Na luta que trava com as palavras, Regine Limaverde, imitando seu próprio idílio, coloca-as para se relacionarem, criando dicotomias como se formassem casais. Assim vêm: cal e cimento, fio e pavio, morte e pó, abraço e beijo, começo e fim, braços e abraços, amor e desejo, primavera e verão, ida e volta, rios e vulcões, donatário e capitania.

É possível, pois, remeter à relação do casal, cada dicotomia que vai surgindo. É muito fácil identificar, por exemplo, quem é donatário e quem é capitania, como se o corpo fosse um latifúndio em ocupação pelo posseiro. Tudo portanto emergindo da relação do casal. As palavras, pois, imitam as pessoas; ou serão as pessoas que imitam as palavras?

O erotismo, então, na poesia de Regine Limaverde, oscila entre o explícito e o implícito.
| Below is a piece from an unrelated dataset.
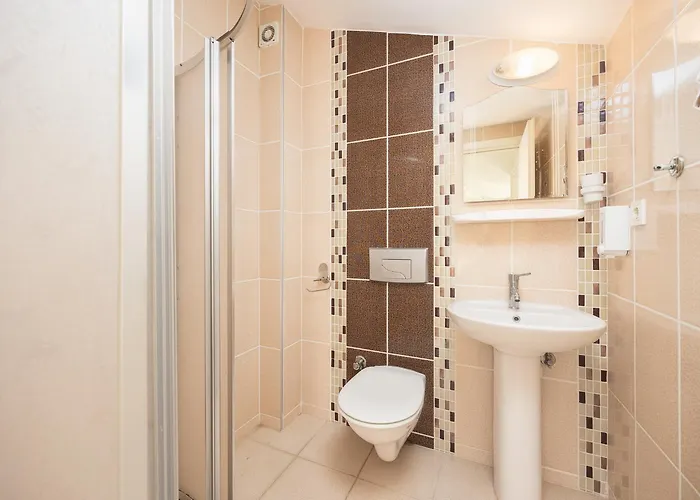 Hotel apartamentowy Grand Prestige 4*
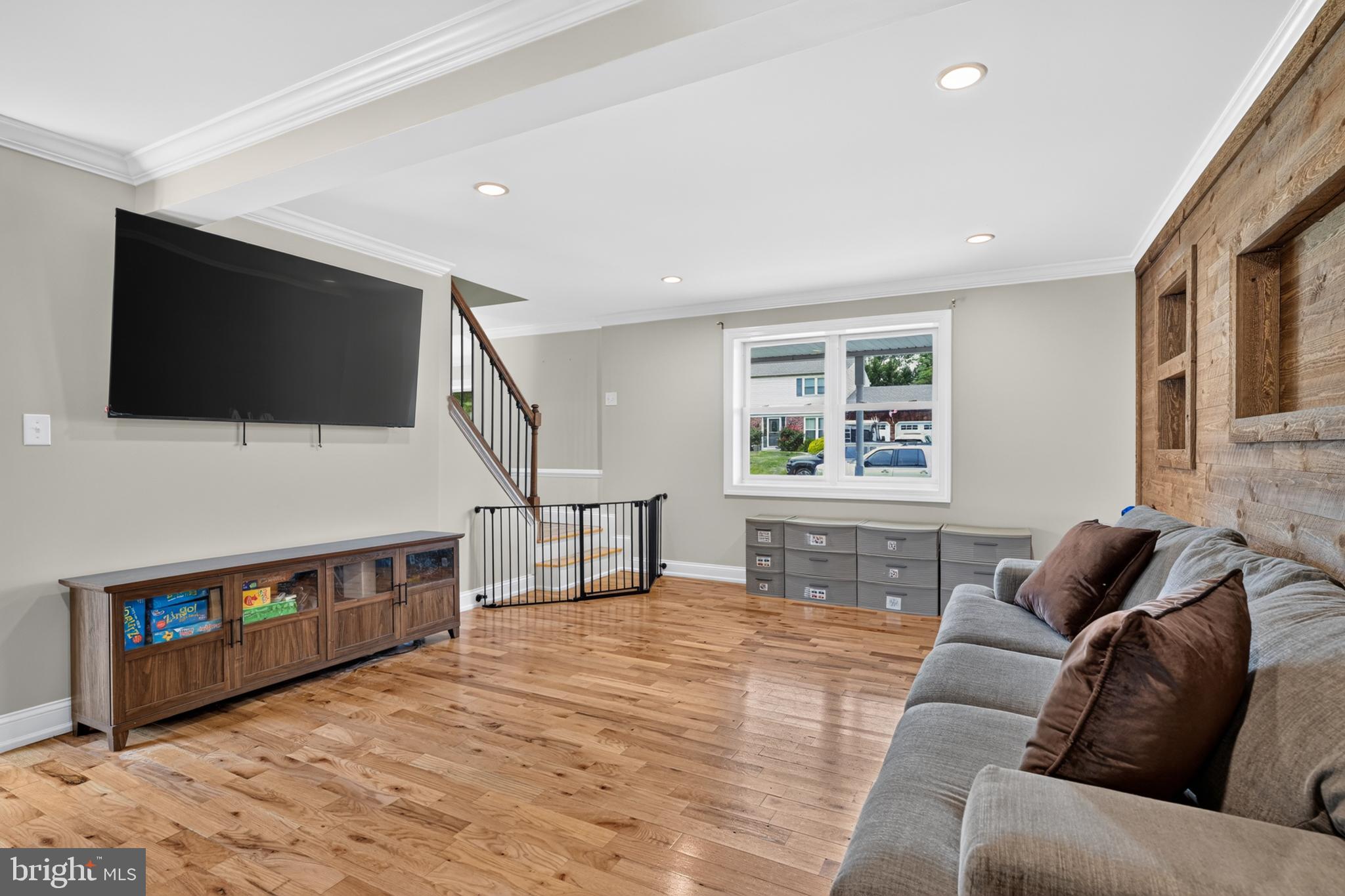 LANGHORNE TERRACE - Residential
Sua revelação prioritária fica muito mais a cargo do leitor. Há na estrutura de superfície do texto, que pode ser corpo ou letra, uma possibilidade de visualizar apenas o erótico. Entretanto, na estrutura profunda pode-se detectar uma catarse operada pelo amor maduro, mas novidadeiro como se uma nova juventude jorrasse na descoberta de reentrâncias desconhecidas do afeto. Tudo isso opera o povoamento de uma solidão.

Mas em nenhum momento esse fenômeno é citado. É preciso que o leitor detecte que a relação amorosa é uma metáfora em que os corpos entrelaçados encobrem o real metonímico posto escondido no mais profundo do ser da autora, e que pode ser nominado de solidão.


FONTE: Jornal Diário do Nordeste - 22.08.2017.